- Source data:
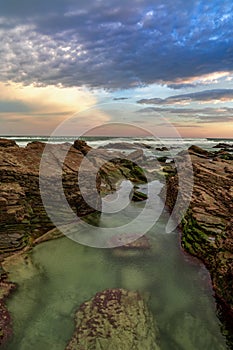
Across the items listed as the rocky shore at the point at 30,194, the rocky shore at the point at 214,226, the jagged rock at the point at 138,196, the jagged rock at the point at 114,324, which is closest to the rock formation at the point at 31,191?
the rocky shore at the point at 30,194

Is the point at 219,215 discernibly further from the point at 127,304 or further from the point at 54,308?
the point at 54,308

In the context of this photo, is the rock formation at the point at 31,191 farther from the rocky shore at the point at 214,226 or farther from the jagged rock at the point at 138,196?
the rocky shore at the point at 214,226

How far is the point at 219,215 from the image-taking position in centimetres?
1129

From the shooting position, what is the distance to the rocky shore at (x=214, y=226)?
7.41 meters

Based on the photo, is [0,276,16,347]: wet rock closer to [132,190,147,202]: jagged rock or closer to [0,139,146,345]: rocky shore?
[0,139,146,345]: rocky shore

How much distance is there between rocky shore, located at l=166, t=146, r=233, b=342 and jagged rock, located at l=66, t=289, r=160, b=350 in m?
1.90

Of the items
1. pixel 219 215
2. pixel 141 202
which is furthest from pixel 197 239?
pixel 141 202

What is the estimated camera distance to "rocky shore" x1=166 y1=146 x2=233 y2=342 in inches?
292

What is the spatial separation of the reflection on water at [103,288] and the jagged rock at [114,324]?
0.23 m

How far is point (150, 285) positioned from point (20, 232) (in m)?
5.10

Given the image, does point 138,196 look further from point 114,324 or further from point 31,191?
point 114,324

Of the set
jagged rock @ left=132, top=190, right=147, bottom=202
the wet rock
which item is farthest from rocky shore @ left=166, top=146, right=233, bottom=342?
the wet rock

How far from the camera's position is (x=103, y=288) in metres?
7.87

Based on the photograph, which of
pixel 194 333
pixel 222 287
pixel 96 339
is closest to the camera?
pixel 96 339
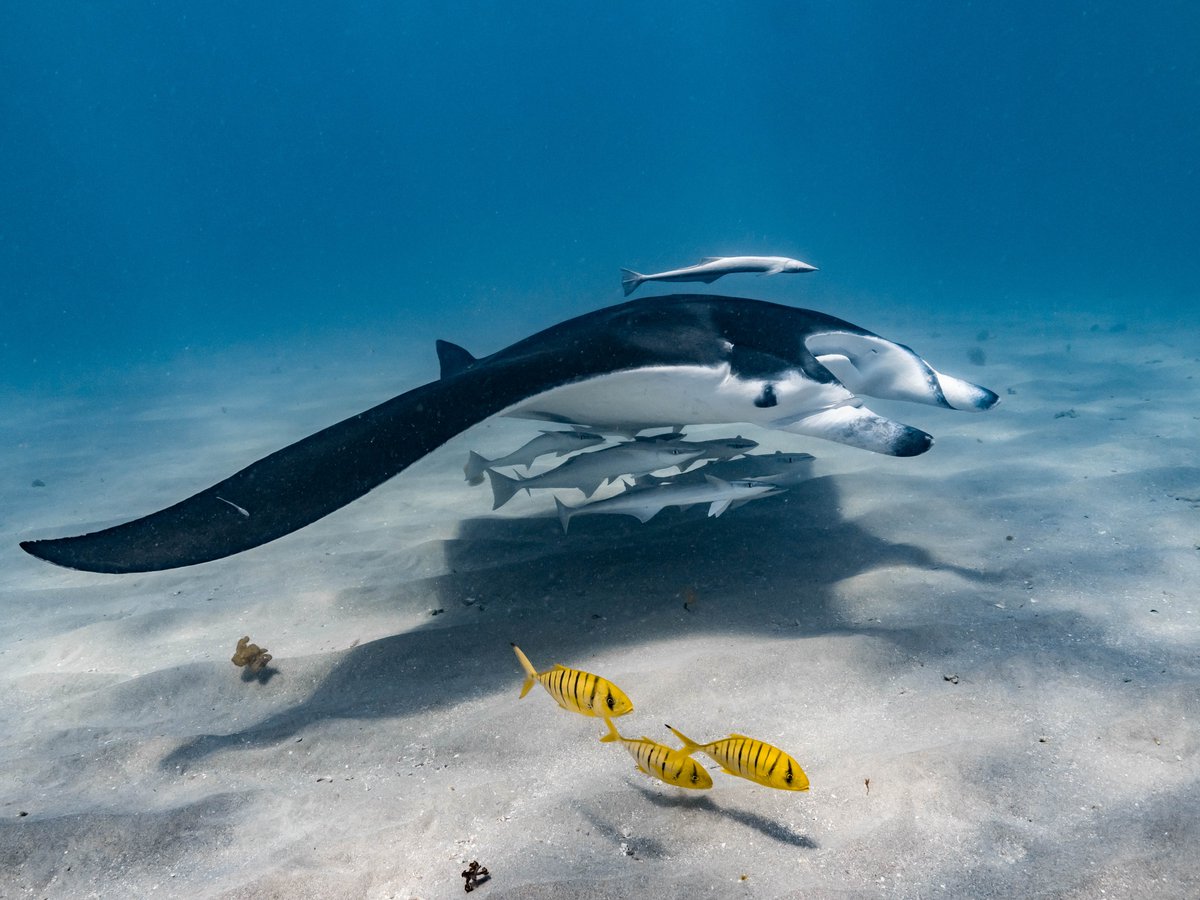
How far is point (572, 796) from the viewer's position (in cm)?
229

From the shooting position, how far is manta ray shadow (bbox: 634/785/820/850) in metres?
1.97

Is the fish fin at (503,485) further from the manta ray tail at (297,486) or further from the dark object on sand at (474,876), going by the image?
the dark object on sand at (474,876)

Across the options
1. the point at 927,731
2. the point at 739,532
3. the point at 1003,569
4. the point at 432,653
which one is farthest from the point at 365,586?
the point at 1003,569

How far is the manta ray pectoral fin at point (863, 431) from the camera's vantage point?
3129 millimetres

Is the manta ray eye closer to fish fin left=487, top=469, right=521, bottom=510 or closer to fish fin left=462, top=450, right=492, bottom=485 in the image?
fish fin left=487, top=469, right=521, bottom=510

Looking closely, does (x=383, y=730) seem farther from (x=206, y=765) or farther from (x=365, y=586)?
(x=365, y=586)

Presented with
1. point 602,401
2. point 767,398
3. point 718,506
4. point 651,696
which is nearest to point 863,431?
point 767,398

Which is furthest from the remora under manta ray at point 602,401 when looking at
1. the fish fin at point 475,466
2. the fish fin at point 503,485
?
the fish fin at point 475,466

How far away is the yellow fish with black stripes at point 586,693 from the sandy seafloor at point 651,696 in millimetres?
332

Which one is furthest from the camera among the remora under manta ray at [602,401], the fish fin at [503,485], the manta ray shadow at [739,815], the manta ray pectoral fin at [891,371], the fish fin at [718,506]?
the fish fin at [503,485]

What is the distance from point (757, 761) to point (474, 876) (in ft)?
3.00

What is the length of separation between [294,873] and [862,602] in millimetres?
2979

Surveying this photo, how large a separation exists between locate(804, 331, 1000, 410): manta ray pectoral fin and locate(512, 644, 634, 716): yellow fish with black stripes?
8.29ft

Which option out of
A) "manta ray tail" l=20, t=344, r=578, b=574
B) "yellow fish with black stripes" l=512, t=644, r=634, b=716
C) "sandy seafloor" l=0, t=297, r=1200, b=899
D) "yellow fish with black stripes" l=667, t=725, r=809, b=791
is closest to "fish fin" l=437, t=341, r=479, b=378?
"sandy seafloor" l=0, t=297, r=1200, b=899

- Work required: Everything from the line with "Looking closely, does" through the last line of the material above should be echoed exactly, and nothing else.

- Problem solution:
Looking closely, does (x=383, y=730) seem farther from (x=206, y=765) or farther from (x=365, y=586)?
(x=365, y=586)

Presented with
1. point 602,401
2. point 767,398
3. point 718,506
4. point 651,696
which is nearest to point 863,431?
point 767,398

Which is furthest from the remora under manta ray at point 602,401 when looking at
1. the fish fin at point 475,466
2. the fish fin at point 503,485
?
the fish fin at point 475,466

How far away is the yellow fish with black stripes at point 586,693 from the sandy seafloor at point 651,696 in millimetres?
332

Which one is furthest from the camera among the remora under manta ray at [602,401], the fish fin at [503,485], the manta ray shadow at [739,815], the manta ray pectoral fin at [891,371], the fish fin at [718,506]?
the fish fin at [503,485]

What is the distance from point (757, 761) to point (474, 876) (in ft)?
3.00

What is the length of separation between [294,873] and [862,602] in millimetres?
2979

Surveying this photo, how large a separation exists between locate(804, 331, 1000, 410): manta ray pectoral fin and locate(512, 644, 634, 716): yellow fish with black stripes?
8.29ft

Which option out of
A) "manta ray tail" l=20, t=344, r=578, b=574
B) "yellow fish with black stripes" l=512, t=644, r=634, b=716
C) "sandy seafloor" l=0, t=297, r=1200, b=899
D) "yellow fish with black stripes" l=667, t=725, r=809, b=791
is closest to "fish fin" l=437, t=341, r=479, b=378?
"sandy seafloor" l=0, t=297, r=1200, b=899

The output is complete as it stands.